4. You don’t have to defend your love of fashion. To be honest, I don’t think I saw any of those women apologize for their love of fashion. Neither will I, and neither should you.
5. You’re never too old to play dress up. Whether it’s dressing up for a night out with the girls, or just because you’re feeling extra fabulous that day, Carrie reminds us all that we don’t need to save our best, most amazing frocks & accessories for special occasions. Every day that we get up is another opportunity to dress up– however the hell we feel like.
6. You DON’T have to to sacrifice personal style because: you hit 40 (or 52); you have kids; you’re in a professional job.

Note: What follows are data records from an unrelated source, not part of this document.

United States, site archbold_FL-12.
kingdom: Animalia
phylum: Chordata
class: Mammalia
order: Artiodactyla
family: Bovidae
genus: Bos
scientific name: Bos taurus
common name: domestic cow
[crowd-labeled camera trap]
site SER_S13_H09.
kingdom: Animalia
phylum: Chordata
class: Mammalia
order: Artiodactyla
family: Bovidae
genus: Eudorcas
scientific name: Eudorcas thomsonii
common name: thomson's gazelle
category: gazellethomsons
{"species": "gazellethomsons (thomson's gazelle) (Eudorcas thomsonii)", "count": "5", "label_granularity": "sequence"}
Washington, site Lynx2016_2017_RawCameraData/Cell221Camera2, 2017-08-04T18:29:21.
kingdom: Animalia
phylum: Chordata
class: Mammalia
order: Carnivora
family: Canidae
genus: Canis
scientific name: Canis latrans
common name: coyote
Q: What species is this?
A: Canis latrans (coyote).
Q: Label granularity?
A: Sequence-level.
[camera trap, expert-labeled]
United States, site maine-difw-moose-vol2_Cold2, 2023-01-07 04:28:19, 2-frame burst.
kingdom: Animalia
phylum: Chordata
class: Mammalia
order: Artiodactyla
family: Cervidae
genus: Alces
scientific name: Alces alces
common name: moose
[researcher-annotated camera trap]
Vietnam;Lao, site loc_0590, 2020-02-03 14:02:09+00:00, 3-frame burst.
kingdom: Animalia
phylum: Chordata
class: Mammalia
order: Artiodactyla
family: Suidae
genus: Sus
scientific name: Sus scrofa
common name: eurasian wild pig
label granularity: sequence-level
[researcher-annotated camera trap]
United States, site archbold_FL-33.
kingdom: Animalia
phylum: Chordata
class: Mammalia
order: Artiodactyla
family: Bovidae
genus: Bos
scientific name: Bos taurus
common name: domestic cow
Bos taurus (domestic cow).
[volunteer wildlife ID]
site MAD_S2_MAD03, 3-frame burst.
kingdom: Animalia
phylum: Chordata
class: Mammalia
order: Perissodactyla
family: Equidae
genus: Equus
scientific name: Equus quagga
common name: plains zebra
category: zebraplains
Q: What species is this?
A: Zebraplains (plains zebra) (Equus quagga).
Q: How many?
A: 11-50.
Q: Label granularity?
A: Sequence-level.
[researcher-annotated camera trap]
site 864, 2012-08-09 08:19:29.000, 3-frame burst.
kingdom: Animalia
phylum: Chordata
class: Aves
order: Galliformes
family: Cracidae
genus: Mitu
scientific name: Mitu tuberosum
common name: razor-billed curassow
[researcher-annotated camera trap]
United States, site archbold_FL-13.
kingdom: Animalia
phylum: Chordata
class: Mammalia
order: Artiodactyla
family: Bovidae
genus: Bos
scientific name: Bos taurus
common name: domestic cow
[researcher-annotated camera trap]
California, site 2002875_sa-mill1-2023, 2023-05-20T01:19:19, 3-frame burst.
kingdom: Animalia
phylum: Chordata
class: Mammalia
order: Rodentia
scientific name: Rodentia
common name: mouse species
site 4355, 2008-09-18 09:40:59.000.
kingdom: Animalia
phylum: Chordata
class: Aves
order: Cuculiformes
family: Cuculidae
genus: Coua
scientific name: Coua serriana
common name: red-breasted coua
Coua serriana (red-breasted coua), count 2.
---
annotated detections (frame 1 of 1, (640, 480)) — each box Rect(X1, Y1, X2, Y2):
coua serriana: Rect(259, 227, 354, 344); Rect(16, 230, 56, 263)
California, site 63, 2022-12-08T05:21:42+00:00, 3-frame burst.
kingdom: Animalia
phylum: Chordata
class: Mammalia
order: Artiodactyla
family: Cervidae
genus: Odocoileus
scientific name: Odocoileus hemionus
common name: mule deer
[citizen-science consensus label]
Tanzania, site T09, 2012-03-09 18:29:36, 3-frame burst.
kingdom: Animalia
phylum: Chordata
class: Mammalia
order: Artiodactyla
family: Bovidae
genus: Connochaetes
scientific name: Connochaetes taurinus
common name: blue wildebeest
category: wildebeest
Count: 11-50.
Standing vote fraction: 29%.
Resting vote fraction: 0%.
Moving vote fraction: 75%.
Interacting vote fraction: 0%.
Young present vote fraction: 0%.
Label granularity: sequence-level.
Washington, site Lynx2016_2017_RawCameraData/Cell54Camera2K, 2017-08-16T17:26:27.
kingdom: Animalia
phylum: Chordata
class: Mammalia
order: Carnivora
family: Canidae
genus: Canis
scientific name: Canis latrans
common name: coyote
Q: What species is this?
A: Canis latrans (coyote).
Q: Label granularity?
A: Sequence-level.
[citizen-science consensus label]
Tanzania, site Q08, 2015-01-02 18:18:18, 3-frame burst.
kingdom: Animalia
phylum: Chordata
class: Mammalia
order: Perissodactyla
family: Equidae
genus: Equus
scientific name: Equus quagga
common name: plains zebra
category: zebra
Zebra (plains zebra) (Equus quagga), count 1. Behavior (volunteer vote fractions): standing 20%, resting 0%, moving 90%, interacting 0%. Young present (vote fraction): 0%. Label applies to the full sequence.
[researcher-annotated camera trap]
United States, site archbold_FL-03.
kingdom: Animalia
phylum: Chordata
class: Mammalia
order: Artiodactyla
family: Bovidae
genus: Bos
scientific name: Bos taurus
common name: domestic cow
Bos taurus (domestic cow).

One of the most inspiring things, as a young woman, was seeing how these women held firmly on to their sense of identity through relationships & break-ups, marriages & divorces, childbirth, aging, and more. You are who you are– and that shouldn’t be sacrificed because an element in your life has changed.
7. It’s okay to buy what you can afford. Remember when Standford teases Carrie, about knowing her when she was in her early 20s and wearing Candies? Carrie Bradshaw didn’t start off with a fabulous shoe collection, and while she certainly wasn’t a model for savings & financial management, she grew in to her success as a writer and grew in to her shoe closet.
8. Fashion’s not more important than security– as a woman I can have AND create both for myself. Who really wants to grow up to be the old lady who lives in her shoes? Not me. I love that SatC focused on the financial savvy (or lack of) with these women. I think it’s easy for us to fall in to traditional gender roles and not take an active role in our finances beyond our bank accounts. Maybe a better path for Carrie (and our future fabulously earning selves) would have been $500 pair of shoes, $500 invested in stocks/IRAs/etc?
9. Look to the past, and your own past, when shopping. Early SatC Carrie loved her vintage, and I imagine she was the type of woman to shop for life– buying pieces she knew she’d love in 10 years, regardless of how it was dated or not. Find the pieces that flatter your mind and your body, and keep it in your possession until it’s worn out.
10. Just because it’s in style– or out of style– doesn’t mean it’s for/not for you. One of the great things Patricia Field did in designing the show was creating women with their own sense of style. Trends can fit in to, be a part of, or expand your own sense of personal style. But always be sure to keep an open mind about fashion.